::: Input for this task
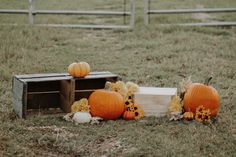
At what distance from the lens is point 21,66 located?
9531 millimetres

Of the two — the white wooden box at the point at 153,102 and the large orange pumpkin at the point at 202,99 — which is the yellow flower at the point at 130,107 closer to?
the white wooden box at the point at 153,102

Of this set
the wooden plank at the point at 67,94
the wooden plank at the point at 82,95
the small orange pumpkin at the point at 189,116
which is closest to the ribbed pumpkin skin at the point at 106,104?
the wooden plank at the point at 67,94

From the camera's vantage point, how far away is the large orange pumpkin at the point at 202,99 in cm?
645

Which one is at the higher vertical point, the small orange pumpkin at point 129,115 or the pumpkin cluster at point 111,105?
::::::
Put all of the data above into a Markdown table with two columns, Number and Line, one row per line. Skip blank lines and leave the pictures out.

| Number | Line |
|---|---|
| 1 | At what distance from the lens is point 21,66 located? |
| 2 | 9531 millimetres |
| 3 | Of the two — the white wooden box at the point at 153,102 and the large orange pumpkin at the point at 202,99 — which is the yellow flower at the point at 130,107 closer to? |
| 4 | the white wooden box at the point at 153,102 |
| 5 | Of this set |
| 6 | the wooden plank at the point at 67,94 |
| 7 | the wooden plank at the point at 82,95 |
| 8 | the small orange pumpkin at the point at 189,116 |
| 9 | which is closest to the ribbed pumpkin skin at the point at 106,104? |
| 10 | the wooden plank at the point at 67,94 |
| 11 | From the camera's vantage point, how far away is the large orange pumpkin at the point at 202,99 in cm? |
| 12 | 645 |
| 13 | Which one is at the higher vertical point, the small orange pumpkin at point 129,115 or the pumpkin cluster at point 111,105? |